### Work task
Print exactly the lines below between the line holding "Orinoquía, site N00, 2020-05-24" and the line holding "A: Bos taurus (domestic cow).", inclusive, and nothing more.

[Collected data]
<<<<

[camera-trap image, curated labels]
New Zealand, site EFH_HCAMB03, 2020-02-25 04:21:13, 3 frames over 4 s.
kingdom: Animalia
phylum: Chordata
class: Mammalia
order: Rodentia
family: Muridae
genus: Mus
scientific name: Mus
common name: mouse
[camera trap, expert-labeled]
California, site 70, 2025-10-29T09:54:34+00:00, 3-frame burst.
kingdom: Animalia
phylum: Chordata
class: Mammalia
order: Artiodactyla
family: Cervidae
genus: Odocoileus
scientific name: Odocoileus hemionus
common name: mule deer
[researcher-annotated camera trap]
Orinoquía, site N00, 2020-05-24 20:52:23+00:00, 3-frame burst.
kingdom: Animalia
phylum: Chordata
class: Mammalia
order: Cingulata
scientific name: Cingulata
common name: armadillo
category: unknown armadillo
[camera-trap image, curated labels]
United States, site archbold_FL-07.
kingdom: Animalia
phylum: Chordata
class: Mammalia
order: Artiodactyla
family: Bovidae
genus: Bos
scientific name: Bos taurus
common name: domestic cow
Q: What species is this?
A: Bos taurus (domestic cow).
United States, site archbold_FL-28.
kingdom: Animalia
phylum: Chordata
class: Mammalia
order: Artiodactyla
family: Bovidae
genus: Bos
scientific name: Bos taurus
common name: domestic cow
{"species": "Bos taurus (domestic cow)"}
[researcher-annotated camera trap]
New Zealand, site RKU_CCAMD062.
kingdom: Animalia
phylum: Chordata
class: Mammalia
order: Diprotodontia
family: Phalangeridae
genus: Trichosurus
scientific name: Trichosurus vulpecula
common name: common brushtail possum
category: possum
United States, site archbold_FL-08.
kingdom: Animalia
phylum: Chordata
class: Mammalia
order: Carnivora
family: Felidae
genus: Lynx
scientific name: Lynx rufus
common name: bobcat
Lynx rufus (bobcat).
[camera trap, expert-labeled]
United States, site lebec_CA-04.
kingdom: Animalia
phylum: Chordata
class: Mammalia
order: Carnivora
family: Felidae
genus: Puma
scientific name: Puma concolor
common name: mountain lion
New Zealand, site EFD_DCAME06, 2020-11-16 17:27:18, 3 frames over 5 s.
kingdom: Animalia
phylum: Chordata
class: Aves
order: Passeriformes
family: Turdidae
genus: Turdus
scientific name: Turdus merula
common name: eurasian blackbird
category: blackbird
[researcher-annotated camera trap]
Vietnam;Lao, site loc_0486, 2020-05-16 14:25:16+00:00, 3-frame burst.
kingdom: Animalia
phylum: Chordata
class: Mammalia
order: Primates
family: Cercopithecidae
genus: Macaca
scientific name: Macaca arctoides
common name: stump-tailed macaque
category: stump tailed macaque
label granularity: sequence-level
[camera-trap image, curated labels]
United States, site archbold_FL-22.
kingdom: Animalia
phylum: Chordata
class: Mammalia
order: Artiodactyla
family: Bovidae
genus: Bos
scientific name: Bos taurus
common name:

>>>>

### Written response
Orinoquía, site N00, 2020-05-24 20:52:23+00:00, 3-frame burst.
kingdom: Animalia
phylum: Chordata
class: Mammalia
order: Cingulata
scientific name: Cingulata
common name: armadillo
category: unknown armadillo
[camera-trap image, curated labels]
United States, site archbold_FL-07.
kingdom: Animalia
phylum: Chordata
class: Mammalia
order: Artiodactyla
family: Bovidae
genus: Bos
scientific name: Bos taurus
common name: domestic cow
Q: What species is this?
A: Bos taurus (domestic cow).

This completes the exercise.